## TEXT TO READ
--- Begin ---

It was the “oil” aspect of the Jew, our commitment to God/godliness/holiness, that the Assyrian-Greeks could not abide. Our devotion to ethical living. Our commitment to social justice. Our Torah-based demand that we and the world live in a way that brings into the world tzedek (justice), emet (truth), ahava (love) and shalom (peace). When each of my actions is Godly-deed, an act that is bigger than me, that then becomes threating to those who would taint the world with egotism, self-indulgence and fear.

And so Antiochus’ armies went after the oil. Every enemy goes after the life-source of their opponent — the wells, the food stocks. The Assyrian-Greeks went after the oil. For therein resides the secret of the Jew.

This Chanukah, as you light candles (even if they are fueled by wax instead of oil), remember that we celebrate – in part – because of the triumph of holy living, ethical living, over self-interest, egotism and fear.

Come back each night to the blog for another of these 8 Blogs for 8 Nights: Answers to Questions You Never Thought About, which enhance your understanding of Chanukah. If you would answer the question differently, share your insights in a comment. I will make a donation to tzedakah for every comment written.

For Chanukah Resources to enhance your celebration – songsheets, blessing sheets, 8 Nights of Chanukah Tzedakah, 8 stories, and more – go to www.orami.org/chanukah

[Adapted from Victory of Light – Mitzvat Ner Chanukah 5738/1977, a discourse by Rabbi Menachem M. Schneerson.]

#7: Candle of Cool Music

With just two more days left until Chanukah concludes, its time to jazz up your celebration. We all have old favorite Chanukah music and songs. Like our Cantor Doug Cotler does regularly, a group of Jewish musicians have taken old Chanukah songs and put them in exciting new musical vessels. Here are five newish songs.

--- End ---

## PROBLEM REQUIREMENTS
Please continue the Chanukah blog post above, starting right after its last sentence.

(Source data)
--- Begin ---

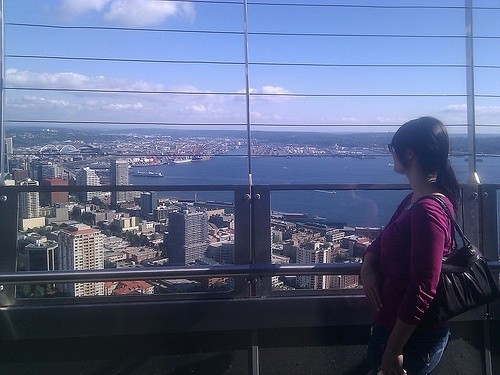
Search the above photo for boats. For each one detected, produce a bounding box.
[130,169,165,177]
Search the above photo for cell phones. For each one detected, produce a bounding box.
[377,369,407,375]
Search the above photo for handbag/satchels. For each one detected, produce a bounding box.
[409,194,500,321]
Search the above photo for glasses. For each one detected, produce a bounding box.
[389,144,407,152]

--- End ---

## TASK OUTPUT
Listen to them with your loved ones and then vote on your favorite on the top right of the blog.

Hip Country Western Dreidel by Julie Silver, It’s Chanukah Time
She’s Cantor Doug’s Friend.
Listen here.

Upbeat Dreidel by Sacha Baron Cohen, Songs in the Key of Hanukkah
Watch a Video of the song Dreidel
Listen to National Public Radio’s interview with the singer.

Swingin’ Dreidel by Kenny Ellis, Hanukkah Swings!
Listen here.
Watch a video of Kenny’s Dreidel

Reggae Chanukah: Nes Gadol by Reggae Chanukah

Jazz Piano Dreidel by Jon Simon, Hanukkah and All That Jazz

Don’t forget to vote for your favorite on the top right side of the blog.

Blog Tzedakah: Thanks to the three of you who left comments, I donated $9 to the Madraygot 12 Step Addiction Education and Prevention Fund. Through your comments, I have donated a total $162.00 to tzedakah.

I gave my blog Tzedakah today by donating blood to the American Red Cross. They took a lot of it. The experience was wonderful, except for the part where they pricked my finger (that’s always the worst part).

Chag Chanukah Samayach – Happy Chanukah

#6: Candle of Fulfillment (Or Review Your Chanukah “To Do” List)

Chanukah Candle #6. Sheish(Hebrew), sittä (Iraqi Arabic), settä (Moroccan Arabic), genep (Sudanese), six. Happy Sixth Night of Chanukah.

Blog Thots: As the Festival of Chanukah moves toward its eighth day culmination, it behooves us to take a moment to double check that we have fulfilled all of the mitzvot and customs of this Festival of Lights. Living in a culture marked by the commercialization of the “holiday season” and its simplification of all holidays into “it’s all about good will to all and giving presents”, we want to be doubly sure that we have created for ourselves and our loved ones a meaningfully Jewish festival.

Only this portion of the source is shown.